The purpose of the research is development of scientific and technical ways to reduce the quantitative indicators of false alarms when operating an on-board radar station against the background of the underlying surface (earth) against the background of passive interference.

Methods. When conducting scientific research, methods of probability theory, mathematical statistics, statistical radio engineering and computational mathematics were used. The study identified a number of methods and technical solutions based on them that make it possible to increase the efficiency of the functioning of airborne radar stations against the background of passive interference. The paper proposes a method for expanding the signal spectrum to 1 GHz by reducing the resolved volume of airborne radar stations. Physically, this is determined by the fact that with a decrease in the resolved volume, the size of the underlying surface area from which the signal is reflected decreases. In order to improve the quality of detection of objects against the background of the underlying surface, a method of using polarization modes is proposed.

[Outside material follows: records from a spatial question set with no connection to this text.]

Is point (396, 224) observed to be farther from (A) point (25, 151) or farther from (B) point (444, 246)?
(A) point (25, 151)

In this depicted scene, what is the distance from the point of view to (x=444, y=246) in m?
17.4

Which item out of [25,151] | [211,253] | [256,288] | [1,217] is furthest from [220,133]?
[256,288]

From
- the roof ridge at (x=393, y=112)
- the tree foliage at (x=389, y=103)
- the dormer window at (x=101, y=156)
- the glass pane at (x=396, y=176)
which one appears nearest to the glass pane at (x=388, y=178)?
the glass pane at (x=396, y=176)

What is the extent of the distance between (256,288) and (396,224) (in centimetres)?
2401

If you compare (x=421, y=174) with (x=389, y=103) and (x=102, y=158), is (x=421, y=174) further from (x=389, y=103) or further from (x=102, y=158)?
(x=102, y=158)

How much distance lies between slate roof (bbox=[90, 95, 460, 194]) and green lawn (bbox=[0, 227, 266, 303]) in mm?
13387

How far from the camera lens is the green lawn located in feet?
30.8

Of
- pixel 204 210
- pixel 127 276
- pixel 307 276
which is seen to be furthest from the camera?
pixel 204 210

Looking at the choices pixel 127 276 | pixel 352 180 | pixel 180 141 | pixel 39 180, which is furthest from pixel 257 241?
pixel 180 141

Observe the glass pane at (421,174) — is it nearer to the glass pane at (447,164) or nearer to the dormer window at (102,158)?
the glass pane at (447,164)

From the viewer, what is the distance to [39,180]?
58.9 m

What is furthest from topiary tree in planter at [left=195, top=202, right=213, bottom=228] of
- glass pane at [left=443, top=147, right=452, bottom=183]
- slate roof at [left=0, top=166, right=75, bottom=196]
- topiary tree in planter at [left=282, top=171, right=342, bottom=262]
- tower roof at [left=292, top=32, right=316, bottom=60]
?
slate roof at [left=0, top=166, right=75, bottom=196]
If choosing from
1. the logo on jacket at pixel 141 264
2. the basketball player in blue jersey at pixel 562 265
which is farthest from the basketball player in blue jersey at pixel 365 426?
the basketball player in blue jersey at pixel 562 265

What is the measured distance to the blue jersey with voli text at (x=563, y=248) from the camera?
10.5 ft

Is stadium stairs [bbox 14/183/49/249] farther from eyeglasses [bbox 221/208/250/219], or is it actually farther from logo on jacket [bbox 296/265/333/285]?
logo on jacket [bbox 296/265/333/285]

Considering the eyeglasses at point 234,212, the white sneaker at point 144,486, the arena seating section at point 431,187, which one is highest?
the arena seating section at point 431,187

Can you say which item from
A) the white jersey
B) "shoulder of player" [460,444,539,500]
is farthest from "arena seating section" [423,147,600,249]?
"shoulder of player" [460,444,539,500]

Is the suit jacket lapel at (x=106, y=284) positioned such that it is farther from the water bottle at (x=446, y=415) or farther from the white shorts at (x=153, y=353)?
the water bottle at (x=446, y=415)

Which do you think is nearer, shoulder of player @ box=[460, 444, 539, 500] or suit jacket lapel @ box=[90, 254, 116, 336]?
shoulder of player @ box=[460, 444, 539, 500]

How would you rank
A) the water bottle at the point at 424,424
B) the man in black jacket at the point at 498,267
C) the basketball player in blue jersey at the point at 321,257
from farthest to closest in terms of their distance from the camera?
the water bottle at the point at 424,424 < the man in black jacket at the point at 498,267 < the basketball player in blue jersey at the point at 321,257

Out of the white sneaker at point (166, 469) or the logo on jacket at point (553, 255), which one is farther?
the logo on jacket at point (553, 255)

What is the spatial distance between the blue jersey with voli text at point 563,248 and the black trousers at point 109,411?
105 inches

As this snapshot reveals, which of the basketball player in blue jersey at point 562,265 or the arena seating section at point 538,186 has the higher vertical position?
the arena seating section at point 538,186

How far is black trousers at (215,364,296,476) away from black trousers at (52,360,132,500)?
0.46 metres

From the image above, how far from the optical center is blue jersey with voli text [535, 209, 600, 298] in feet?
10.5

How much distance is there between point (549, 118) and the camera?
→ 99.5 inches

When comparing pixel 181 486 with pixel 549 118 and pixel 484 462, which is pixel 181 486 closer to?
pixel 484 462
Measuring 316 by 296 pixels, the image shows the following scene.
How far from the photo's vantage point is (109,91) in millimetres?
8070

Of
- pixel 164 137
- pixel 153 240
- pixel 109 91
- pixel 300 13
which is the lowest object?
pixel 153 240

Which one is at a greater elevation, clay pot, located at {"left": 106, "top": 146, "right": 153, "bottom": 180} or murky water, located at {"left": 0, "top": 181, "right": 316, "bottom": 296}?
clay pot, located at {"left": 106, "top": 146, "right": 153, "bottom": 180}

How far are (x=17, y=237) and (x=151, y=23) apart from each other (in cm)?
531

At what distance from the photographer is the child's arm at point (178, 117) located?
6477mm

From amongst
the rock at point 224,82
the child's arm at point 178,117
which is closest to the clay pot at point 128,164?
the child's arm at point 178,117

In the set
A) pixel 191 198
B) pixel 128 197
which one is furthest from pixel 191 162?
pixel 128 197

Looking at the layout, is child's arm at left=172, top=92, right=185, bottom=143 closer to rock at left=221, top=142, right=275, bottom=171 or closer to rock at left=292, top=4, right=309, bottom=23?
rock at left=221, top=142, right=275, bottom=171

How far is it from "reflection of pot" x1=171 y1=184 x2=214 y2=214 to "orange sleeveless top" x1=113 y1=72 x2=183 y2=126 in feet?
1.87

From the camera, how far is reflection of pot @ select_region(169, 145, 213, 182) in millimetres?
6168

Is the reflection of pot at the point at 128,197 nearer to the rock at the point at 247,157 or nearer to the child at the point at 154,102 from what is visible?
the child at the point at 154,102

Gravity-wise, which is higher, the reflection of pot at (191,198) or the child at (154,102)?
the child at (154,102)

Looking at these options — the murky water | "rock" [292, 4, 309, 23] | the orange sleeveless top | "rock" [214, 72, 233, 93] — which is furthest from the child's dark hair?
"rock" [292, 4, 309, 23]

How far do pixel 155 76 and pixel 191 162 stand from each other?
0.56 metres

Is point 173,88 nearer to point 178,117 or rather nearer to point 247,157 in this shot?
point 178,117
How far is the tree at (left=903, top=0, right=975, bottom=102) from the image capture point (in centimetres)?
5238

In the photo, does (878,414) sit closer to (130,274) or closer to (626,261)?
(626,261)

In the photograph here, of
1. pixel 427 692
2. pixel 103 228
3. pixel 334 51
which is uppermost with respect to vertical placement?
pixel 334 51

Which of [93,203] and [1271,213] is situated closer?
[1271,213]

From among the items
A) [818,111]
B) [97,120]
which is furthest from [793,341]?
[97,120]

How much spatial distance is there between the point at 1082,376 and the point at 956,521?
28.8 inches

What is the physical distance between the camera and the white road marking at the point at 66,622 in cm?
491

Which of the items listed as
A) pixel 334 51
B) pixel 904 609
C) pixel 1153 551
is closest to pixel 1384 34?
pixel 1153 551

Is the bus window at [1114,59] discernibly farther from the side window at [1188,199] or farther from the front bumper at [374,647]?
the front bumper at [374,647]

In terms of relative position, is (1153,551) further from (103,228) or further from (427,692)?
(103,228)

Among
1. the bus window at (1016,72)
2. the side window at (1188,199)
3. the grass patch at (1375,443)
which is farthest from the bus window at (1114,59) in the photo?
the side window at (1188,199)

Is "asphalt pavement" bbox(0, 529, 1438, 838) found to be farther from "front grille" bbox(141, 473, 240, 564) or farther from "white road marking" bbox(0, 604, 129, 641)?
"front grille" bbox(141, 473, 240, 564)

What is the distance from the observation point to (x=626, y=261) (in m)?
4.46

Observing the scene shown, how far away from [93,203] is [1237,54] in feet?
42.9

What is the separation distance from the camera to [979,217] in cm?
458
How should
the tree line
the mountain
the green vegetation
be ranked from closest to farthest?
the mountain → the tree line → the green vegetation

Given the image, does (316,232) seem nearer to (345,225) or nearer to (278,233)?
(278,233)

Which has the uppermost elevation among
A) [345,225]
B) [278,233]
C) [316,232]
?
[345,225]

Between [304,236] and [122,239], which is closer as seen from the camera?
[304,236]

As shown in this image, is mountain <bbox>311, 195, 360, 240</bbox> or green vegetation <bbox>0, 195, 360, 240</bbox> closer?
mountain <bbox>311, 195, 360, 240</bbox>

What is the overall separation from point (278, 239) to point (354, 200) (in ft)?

Results. In the course of the research: a technical solution was proposed based on the method of expanding the signal spectrum to 1 GHz by reducing the resolution volume of airborne radar stations designed to convert radio frequency signals into digital form, using a mixed signal receiver with direct digitization at radio frequency, such as the AD6688 ; a design of a low-baseline radar system has been developed, consisting of two positions, the antennas of which are located within the average width of the lobe of the backscattering diagram of the irradiated object; a feature of the antenna is the ability to receive and emit signals of the same linear polarization, but orthogonal to the polarization of the first position (including . horizontal and vertical polarization signals); an important relation was obtained for a lowbaseline polarization measuring system (MPIS) when the distance between two partial antennas can be much less than the distance to the measured object. 

Conclusion. The scientific article proposes methods and technical solutions based on these methods to reduce the quantitative indicators of false alarms when operating an on-board radar station against the background of the underlying surface (ground) against the background of passive interference. The proposed approach allows us to move on to the synthesis of a low-baseline polarization measuring system.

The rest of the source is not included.